What you will do:
Reproduce without any change every line of the material below, beginning with the line that contains "What is the total" and continuing through the end of the material.

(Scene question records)
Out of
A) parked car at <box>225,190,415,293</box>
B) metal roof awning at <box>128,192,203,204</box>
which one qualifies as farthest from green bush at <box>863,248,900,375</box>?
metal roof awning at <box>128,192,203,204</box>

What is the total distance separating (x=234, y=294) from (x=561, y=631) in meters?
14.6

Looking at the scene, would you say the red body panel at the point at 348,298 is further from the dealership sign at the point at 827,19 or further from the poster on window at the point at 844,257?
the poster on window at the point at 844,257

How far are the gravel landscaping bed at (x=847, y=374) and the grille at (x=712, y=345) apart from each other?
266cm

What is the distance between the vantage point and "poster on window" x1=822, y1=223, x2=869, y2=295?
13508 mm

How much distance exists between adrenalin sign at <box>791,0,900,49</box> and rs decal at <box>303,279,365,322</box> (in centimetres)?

Answer to the exercise:
What is the total distance separating (x=234, y=294) from (x=561, y=631) in meters?
14.6

Looking at the scene, would you say the red body panel at the point at 348,298 is further from the dealership sign at the point at 827,19 or further from the poster on window at the point at 844,257?
the poster on window at the point at 844,257

How far are the gravel landscaping bed at (x=847, y=374) and the grille at (x=712, y=345) apart from each other?
266cm

What is the distance between the vantage point and "poster on window" x1=822, y1=223, x2=869, y2=295?
13508 mm

How much distance exists between adrenalin sign at <box>791,0,900,49</box> and rs decal at <box>303,279,365,322</box> (in centimetres)?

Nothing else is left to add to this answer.